Many Approaches to Once Upon a Time in China

Curator's Note

The purpose of this post is to make a case for why Once Upon a Time in China (1991) is a good case study for thinking about the intersections of the martial arts genre, Hong Kong cinema (or Chinese cinema broadly), and the globalization of the movie industry.

Considering the film from the angle of globalization, Hong Kong is itself a cosmopolitan production center because of its colonial history, enabling the flow of money and ideas between the east and west. Moreover, Bruce Lee (who grew up in San Francisco) and Jackie Chan in the 1970s/80s, became international stars. Chan would eventually move easily between the continents, producing popular content for decades. Lee's films, taking place in western settings and coproduced by Hollywood so that from its inception kung fu is a global genre. The star of Once Upon a Time in China, Jet Li, is an inheritor of Lee and Chan's legacy, with the Once Upon a Time in China series contributing to his star status. Li, like his forebears, would easily move between industries.

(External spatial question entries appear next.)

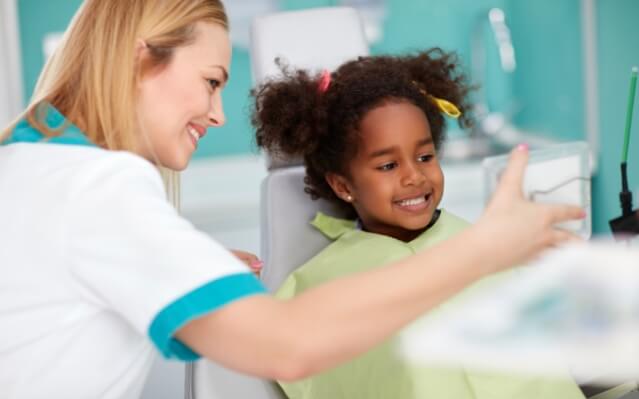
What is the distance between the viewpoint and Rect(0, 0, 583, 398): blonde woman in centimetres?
81

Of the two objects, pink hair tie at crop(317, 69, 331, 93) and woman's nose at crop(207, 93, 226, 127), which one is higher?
woman's nose at crop(207, 93, 226, 127)

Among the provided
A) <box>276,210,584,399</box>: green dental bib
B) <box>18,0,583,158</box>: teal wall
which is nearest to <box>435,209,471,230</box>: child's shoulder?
<box>276,210,584,399</box>: green dental bib

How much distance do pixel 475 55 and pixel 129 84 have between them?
9.49ft

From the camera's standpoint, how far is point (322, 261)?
1514 millimetres

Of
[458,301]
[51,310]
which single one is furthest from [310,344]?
[458,301]

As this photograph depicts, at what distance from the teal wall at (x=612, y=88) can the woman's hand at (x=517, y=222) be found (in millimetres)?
2354

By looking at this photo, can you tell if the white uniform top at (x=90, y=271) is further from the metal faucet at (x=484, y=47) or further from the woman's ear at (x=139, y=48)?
the metal faucet at (x=484, y=47)

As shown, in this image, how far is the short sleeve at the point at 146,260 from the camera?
2.62ft

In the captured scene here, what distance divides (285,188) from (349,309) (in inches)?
31.4

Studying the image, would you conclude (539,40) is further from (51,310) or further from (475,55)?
(51,310)

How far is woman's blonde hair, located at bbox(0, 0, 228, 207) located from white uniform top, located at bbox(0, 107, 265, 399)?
3cm

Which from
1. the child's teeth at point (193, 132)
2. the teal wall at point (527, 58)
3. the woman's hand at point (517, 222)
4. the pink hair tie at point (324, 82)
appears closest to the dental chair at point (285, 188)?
the pink hair tie at point (324, 82)

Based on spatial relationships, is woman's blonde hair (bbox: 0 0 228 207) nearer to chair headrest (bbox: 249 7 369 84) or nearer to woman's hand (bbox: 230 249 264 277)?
woman's hand (bbox: 230 249 264 277)

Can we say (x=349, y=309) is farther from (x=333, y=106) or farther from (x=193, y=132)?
(x=333, y=106)
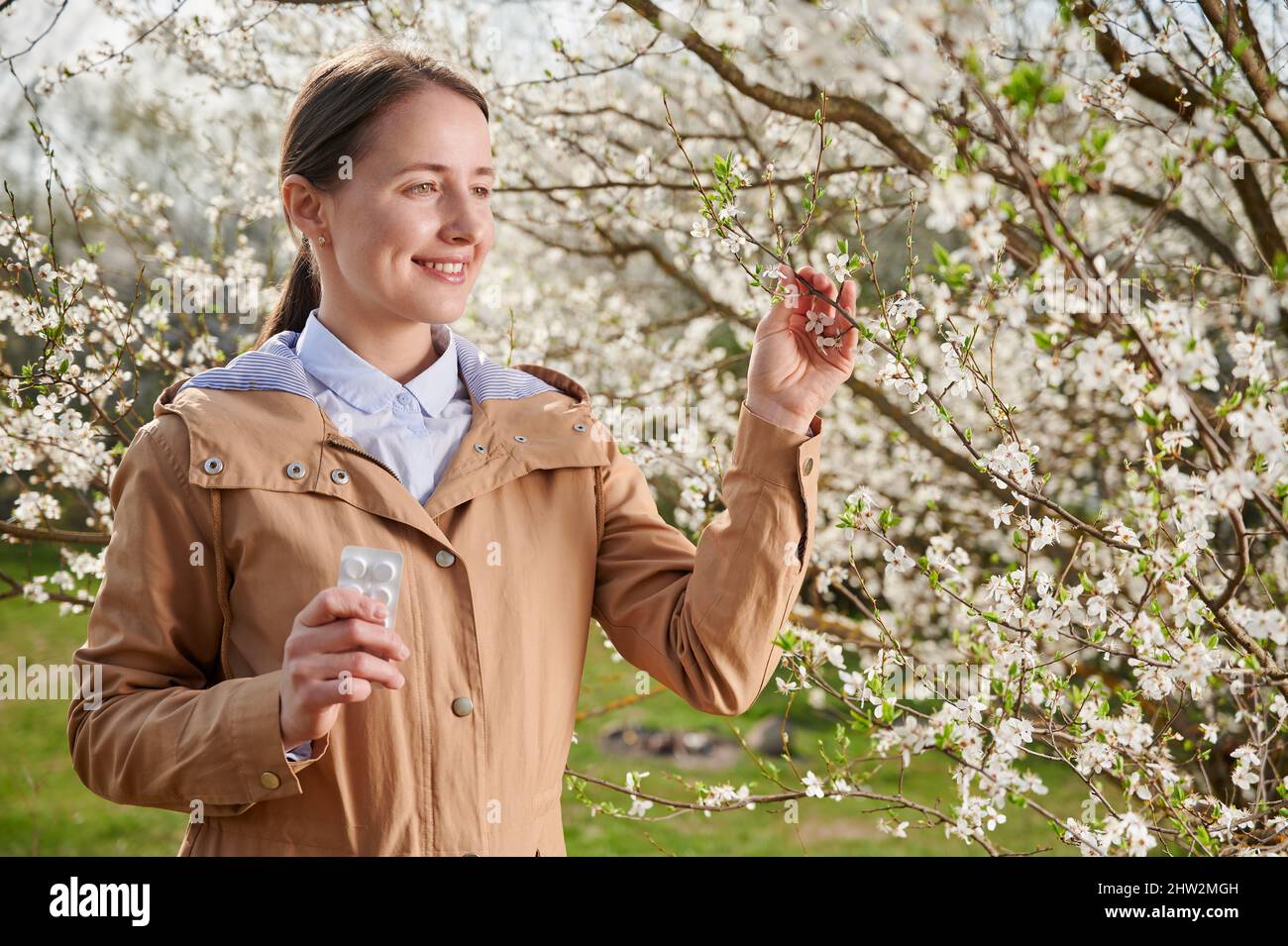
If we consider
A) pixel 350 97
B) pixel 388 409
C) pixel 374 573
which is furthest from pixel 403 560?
pixel 350 97

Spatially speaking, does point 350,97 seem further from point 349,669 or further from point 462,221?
point 349,669

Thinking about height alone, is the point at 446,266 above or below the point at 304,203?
below

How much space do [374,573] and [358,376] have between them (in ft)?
1.49

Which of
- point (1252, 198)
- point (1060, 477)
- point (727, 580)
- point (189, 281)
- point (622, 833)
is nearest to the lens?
point (727, 580)

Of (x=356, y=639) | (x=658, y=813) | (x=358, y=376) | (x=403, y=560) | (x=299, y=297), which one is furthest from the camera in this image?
(x=658, y=813)

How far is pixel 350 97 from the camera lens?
1579mm

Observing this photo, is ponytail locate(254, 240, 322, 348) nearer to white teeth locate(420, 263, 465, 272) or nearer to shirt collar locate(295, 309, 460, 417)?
shirt collar locate(295, 309, 460, 417)

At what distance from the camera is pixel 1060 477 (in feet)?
18.3

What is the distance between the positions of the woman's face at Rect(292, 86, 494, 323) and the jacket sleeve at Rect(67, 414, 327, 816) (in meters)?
0.35

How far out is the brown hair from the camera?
1.56 meters

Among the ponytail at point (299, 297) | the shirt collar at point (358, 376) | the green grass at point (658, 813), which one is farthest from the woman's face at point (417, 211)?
the green grass at point (658, 813)
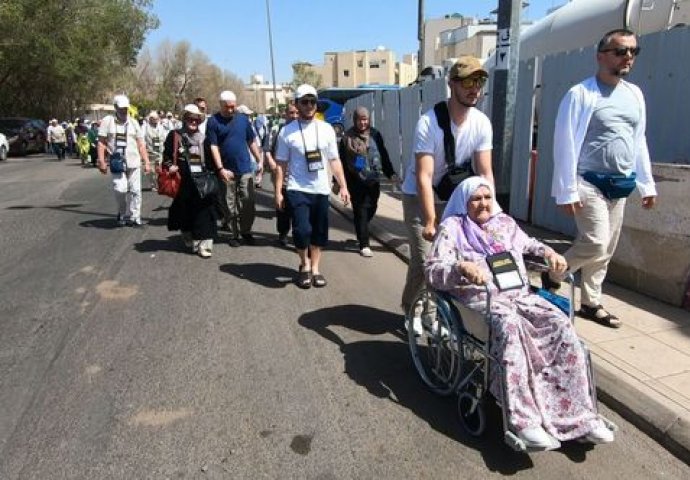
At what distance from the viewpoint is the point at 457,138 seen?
13.5 ft

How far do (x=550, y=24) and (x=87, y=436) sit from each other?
27.0 ft

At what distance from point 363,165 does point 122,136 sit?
3723 millimetres

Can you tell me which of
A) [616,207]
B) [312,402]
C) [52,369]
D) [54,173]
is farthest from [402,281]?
[54,173]

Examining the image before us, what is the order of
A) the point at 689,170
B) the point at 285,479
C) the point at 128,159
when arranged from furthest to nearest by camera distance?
the point at 128,159, the point at 689,170, the point at 285,479

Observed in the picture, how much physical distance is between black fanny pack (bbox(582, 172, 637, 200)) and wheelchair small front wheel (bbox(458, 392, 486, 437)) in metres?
1.92

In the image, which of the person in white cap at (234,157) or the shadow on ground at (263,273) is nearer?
the shadow on ground at (263,273)

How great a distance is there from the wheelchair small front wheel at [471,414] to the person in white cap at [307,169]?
2875 millimetres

Considering the film from an industry angle, Once Upon a Time in China arrived on the scene during a boom in production and popularity in the late 1980s and early 1990s. Director Tsui Hark is a member of the Hong Kong New Wave that defined the stylistically polished, technologically sophisticated and generally entertaining films of the period. This preceded a critical time for the Hong Kong film industry, which suffered a decline in the mid-1990s, struggling to compete with Hollywood's global domination.

Thinking about genre, kung fu has roots in Chinese film history, and thus provides a window into the past for contemporary film students. The genre is known for its hand-to-hand combat fighting styles, which place the spectacle of the athletic human body as a main attraction, rather than a deep exploration of character psychology. Much faster than the average Hollywood film, kung fu films emphasize speed in the kinetic fight sequences, rapid-fire dialogue and accelerated editing. This is accentuated by the film's stylistic techniques, which aside from editing and performance, includes a highly mobile camera and inventive camera angles that Spike Lee has called "Chinese angles," which are designed to accentuate the dynamism of the sequence. 

Once Upon a Time in China has these elements, of course, but it also has elements of another primary martial arts subgenre of Hong Kong cinema, which is wuxia, known for its sword fighting, supernatural elements, and acrobatic movements. Wuxia goes as far back as early Chinese silent cinema, linking the flashy contemporary films like Hero (2002) to Chinese cinema's deep past. Once Upon a Time in China, however, sits at the intersection of these different trends in Hong Kong cinema, made at a crossroads moment in the early 1990s that sets the stage for director Ying xiong, and his contemporaries.